**DIRECTIVE:** Return the lines of the data verbatim, starting with the line that contains "In the snapshot" and going on through the end of the data, with both ends included.

[Stored data entries]

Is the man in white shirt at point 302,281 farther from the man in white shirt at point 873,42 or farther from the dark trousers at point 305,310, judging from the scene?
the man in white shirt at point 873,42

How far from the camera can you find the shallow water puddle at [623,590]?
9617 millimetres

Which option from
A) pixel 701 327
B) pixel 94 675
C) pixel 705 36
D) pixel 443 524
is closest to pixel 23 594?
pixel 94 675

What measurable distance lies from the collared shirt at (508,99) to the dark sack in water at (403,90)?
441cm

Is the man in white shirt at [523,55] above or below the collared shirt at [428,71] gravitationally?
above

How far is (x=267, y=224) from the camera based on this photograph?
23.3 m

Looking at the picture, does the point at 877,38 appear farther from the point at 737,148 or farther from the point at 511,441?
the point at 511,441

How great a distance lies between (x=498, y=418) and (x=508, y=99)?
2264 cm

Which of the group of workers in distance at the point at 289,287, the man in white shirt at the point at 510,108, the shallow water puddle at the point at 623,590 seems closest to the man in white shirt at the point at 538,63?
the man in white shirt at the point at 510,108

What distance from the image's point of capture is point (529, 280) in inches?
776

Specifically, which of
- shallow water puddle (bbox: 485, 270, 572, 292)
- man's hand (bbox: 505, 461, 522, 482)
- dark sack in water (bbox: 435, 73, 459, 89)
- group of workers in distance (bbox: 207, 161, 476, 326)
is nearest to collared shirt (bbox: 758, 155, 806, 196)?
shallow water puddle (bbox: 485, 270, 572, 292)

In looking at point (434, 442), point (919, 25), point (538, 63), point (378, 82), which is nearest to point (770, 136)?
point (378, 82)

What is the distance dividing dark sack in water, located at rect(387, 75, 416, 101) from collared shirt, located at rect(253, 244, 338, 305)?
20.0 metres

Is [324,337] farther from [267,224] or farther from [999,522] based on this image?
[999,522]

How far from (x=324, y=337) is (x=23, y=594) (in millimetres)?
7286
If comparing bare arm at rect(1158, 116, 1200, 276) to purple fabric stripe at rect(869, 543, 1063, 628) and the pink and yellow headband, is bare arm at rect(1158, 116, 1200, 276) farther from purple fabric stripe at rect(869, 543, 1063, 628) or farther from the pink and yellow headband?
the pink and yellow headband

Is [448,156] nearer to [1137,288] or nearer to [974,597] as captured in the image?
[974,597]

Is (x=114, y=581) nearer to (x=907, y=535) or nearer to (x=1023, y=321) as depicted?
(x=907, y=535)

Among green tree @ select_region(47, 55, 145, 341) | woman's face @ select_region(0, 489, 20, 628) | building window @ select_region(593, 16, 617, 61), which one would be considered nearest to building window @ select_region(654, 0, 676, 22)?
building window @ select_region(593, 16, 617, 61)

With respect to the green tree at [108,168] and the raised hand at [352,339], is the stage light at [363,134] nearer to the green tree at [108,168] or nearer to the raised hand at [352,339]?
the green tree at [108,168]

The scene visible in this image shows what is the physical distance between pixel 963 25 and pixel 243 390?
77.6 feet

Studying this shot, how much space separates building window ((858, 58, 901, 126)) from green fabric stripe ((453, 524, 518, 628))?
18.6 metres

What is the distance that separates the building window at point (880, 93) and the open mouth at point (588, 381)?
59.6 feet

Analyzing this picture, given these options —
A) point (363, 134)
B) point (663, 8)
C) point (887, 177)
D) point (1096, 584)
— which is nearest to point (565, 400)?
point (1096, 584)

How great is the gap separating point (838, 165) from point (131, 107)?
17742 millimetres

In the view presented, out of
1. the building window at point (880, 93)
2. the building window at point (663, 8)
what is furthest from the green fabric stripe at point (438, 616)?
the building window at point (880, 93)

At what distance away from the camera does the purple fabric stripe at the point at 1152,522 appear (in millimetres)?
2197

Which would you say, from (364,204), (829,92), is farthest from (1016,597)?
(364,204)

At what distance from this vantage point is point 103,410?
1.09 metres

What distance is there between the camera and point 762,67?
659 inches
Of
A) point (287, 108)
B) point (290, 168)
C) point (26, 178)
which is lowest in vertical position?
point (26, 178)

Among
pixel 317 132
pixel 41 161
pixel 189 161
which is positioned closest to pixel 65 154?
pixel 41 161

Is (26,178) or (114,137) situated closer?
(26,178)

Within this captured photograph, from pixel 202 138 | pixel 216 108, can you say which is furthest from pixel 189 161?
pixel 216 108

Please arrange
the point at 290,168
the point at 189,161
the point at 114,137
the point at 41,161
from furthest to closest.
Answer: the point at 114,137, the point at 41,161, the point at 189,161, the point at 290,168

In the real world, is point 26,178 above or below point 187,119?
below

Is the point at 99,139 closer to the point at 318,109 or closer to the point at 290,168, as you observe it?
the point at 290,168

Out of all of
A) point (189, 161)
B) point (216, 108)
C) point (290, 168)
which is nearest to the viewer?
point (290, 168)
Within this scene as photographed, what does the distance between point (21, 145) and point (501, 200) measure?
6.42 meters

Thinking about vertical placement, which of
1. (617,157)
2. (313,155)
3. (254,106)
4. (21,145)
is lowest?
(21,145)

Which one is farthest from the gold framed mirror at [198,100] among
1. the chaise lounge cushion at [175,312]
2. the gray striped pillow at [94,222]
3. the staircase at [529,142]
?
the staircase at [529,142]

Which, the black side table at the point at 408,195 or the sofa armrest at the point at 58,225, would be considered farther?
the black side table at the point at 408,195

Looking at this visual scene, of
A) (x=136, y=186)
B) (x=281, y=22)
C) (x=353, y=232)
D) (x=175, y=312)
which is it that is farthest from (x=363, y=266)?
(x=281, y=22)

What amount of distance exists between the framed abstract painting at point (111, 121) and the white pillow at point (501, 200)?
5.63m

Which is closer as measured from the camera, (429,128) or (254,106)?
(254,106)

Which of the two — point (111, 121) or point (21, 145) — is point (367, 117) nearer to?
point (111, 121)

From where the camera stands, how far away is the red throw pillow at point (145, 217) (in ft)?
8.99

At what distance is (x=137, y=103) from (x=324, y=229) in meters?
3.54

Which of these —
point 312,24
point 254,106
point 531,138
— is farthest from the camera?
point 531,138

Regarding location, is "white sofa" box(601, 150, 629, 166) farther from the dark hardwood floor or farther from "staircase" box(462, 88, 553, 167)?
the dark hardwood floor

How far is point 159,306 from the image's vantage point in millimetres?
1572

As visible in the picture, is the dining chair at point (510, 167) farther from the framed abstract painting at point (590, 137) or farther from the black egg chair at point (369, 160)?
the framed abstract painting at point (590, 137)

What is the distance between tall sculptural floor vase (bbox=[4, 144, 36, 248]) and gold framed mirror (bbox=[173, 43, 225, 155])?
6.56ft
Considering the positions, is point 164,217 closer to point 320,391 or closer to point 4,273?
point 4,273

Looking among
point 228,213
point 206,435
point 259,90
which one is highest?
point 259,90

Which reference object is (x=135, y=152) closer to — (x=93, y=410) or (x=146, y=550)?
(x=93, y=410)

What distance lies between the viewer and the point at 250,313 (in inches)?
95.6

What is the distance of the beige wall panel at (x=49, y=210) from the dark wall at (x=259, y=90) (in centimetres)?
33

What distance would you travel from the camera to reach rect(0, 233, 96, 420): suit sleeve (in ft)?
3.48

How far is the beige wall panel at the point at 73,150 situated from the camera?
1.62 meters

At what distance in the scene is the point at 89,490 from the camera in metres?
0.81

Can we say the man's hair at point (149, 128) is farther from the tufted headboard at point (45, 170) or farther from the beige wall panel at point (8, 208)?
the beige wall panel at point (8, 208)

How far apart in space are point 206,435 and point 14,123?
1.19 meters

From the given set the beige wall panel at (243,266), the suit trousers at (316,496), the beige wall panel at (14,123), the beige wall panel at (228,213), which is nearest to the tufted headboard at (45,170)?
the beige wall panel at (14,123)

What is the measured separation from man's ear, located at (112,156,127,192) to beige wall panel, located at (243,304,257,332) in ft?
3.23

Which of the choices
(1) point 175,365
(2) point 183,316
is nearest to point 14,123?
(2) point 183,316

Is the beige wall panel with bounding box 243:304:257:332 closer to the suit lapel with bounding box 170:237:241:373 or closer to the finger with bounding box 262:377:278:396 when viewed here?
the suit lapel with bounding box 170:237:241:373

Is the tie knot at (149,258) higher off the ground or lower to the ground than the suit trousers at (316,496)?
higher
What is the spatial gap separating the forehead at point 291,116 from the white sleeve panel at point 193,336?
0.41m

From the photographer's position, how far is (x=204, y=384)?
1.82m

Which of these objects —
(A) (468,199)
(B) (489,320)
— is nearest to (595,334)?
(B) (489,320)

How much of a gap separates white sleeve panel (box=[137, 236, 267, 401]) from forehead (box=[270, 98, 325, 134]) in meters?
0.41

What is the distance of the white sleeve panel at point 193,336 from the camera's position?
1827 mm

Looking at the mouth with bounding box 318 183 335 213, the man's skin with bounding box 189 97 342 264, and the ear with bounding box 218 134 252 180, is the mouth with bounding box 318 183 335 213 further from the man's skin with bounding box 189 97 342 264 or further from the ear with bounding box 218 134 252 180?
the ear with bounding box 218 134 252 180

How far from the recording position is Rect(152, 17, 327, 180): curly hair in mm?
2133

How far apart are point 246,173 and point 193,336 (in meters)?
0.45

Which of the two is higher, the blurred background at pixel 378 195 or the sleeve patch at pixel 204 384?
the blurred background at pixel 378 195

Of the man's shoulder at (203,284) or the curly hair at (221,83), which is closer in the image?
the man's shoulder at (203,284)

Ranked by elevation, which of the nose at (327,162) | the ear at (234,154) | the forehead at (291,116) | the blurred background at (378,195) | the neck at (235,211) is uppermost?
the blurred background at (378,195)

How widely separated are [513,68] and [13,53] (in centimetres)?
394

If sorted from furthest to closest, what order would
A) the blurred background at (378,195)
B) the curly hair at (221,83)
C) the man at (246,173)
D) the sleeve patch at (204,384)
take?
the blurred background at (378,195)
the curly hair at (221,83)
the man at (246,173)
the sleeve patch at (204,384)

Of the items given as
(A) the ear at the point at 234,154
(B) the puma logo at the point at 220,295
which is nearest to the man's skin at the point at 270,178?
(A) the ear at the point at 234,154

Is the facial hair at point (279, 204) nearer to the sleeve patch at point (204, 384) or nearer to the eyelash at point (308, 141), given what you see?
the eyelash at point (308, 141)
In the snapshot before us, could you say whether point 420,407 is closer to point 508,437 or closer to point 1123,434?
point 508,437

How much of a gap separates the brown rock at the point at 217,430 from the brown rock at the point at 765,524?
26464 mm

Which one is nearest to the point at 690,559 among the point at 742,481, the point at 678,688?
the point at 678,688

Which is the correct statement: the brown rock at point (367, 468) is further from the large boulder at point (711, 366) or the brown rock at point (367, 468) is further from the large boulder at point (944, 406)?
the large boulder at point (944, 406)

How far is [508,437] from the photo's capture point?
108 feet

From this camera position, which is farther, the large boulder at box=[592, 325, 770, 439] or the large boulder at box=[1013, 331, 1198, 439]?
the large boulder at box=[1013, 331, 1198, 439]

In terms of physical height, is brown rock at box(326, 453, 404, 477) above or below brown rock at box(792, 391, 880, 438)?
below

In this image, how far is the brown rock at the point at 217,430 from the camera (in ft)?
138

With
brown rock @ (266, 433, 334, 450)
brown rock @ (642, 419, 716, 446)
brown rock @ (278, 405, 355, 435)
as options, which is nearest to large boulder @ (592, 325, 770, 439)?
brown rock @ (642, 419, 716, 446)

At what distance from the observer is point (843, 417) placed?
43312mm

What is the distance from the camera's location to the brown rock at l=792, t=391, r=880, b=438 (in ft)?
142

**FINISHED TASK:**
In the snapshot before us, could you say whether point 420,407 is closer to point 508,437 or closer to point 1123,434?
point 508,437

How much of a gap separates the brown rock at the point at 217,430 from the brown rock at the point at 765,524?
26464 mm

Which one is nearest to the point at 690,559 among the point at 742,481, the point at 678,688?
the point at 678,688

Which is the correct statement: the brown rock at point (367, 468) is further from the large boulder at point (711, 366) or the brown rock at point (367, 468) is further from the large boulder at point (944, 406)?
the large boulder at point (944, 406)

How far is [508,437] from the photo's capture point?
108 feet

From this camera position, which is farther, the large boulder at box=[592, 325, 770, 439] or the large boulder at box=[1013, 331, 1198, 439]?
the large boulder at box=[1013, 331, 1198, 439]

In terms of physical height, is brown rock at box(326, 453, 404, 477) above or below brown rock at box(792, 391, 880, 438)?
below

In this image, how far is the brown rock at the point at 217,430 from the camera (in ft)?
138

With
brown rock @ (266, 433, 334, 450)
brown rock @ (642, 419, 716, 446)
brown rock @ (278, 405, 355, 435)
as options, which is nearest to large boulder @ (592, 325, 770, 439)?
brown rock @ (642, 419, 716, 446)

At what distance from the observer is point (843, 417) placed?
43312mm

What is the distance from the camera's location to the brown rock at l=792, t=391, r=880, b=438 (in ft)?
142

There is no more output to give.